There have been plenty of success stories of people financing large ventures purely from plastic credit cards. Guitar Hero, Google, and Kevin Smith’s first movie “Clerks” are just a few. However, many more people have found themselves in bankruptcy court while also paired with an irreparable credit score. It can be very high risk, high reward, so you should be prepared before accumulating credit balances to start up your new business.
- Availability. Since the 2008 financial crisis, lenders have been backing off, making it even harder to find the capital to finance a startup. If you report a high enough income, you might just have a high enough limit to get your business going.
- Take credit as you need it. Whereas you will likely be paying back the interest of a business loan before you are even able to spend it all, financing with credit cards allows you to only pay interest on the essential items you need to run your business.
- Financial freedom. If using credit cards, you don’t have to justify every business expense to a consultant, investor, or shareholder. This might make the business process much less tedious.
- Business rewards. This applies only if you have a business credit card, as opposed to a consumer card. Many business cards give nice cashback for office supplies and the like as well as frequent flyer rewards.
- Simplifies tax issues. Again, this applies only to business credit cards. Having a separate credit card for your business purchases make filing taxes less of an issue. I wouldn’t advise financing a business with the same card you use for personal expenses.
- Availability of funds. While I mentioned earlier that credit cards may get you financing power where business loans were denied, you must also keep in mind that creditors have also seriously limited credit lines as well since the financial crisis. Unless you have an amazing credit history, you might not be able to get enough in credit cards to finance a business.
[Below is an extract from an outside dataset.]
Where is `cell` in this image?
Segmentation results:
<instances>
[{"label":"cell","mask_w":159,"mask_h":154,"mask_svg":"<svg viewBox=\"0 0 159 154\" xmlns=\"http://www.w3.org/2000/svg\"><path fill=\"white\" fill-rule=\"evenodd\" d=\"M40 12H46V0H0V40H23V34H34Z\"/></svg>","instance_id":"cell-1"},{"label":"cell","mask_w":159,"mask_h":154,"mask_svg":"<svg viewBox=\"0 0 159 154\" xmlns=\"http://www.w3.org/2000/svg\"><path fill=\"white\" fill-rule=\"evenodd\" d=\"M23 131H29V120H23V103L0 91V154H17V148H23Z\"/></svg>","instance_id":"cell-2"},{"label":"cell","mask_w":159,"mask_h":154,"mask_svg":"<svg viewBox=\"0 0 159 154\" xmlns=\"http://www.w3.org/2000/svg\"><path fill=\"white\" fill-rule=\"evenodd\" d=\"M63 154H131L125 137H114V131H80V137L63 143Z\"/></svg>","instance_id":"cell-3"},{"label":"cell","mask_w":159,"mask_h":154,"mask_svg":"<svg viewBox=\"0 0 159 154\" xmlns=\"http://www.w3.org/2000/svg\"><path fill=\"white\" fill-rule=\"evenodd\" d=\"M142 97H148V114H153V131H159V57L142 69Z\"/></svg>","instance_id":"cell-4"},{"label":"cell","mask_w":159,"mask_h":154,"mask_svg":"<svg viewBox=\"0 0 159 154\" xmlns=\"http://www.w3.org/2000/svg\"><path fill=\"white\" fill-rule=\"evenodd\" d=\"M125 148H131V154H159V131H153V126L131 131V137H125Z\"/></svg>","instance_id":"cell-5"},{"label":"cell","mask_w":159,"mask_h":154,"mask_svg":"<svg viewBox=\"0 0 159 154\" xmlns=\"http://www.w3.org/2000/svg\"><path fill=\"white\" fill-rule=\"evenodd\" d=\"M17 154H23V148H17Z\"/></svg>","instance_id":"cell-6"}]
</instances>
- Sink or swim. When financing your business through credit cards, you are just about on your own. You will receive little oversight, and for many people, this could lead straight to a business failure. This is why it’s best to consult your business idea with many people before sacrificing your own debt, making the financial freedom advantage above somewhat moot.
- Harsh consequences for failure. Failing any business is never a good thing, but failing a business primarily funded from credit cards is credit history murder. You will lose your savings, be under a huge pile of debt, and paying out interest for the rest of your life.
- Limit cutoffs. It can often take time for a business venture to finally start bringing in capital, and there is a good chance that you may run up such a large balance on your card for a long enough time that your issuer will lower your credit limits. This could happen at a time where you need it the most.
All things considered, financing a business primarily from credit cards should be avoided as much as possible. You should look for other methods of financing including loans, credit lines, or even peer-to-peer lending.
Ideally, business credit cards should be used as a means to pay unexpected business expenses like broken equipment, unexpected travel, and last-minute client dinners that might seriously impede your cash-flow. These are smaller business investments that would be easier to pay off over time than an entire start-up cost.
If you see no other alternative to finance your business, be incredibly meticulous. You will have to find a way to eventually pay these balances in addition to the interest they accrue. Having a detailed payment plan for your business credit cards (before you realize that you are having trouble paying them off) is a must. You must scrutinize how much you can afford to spend as well as form where and when your payment money will come.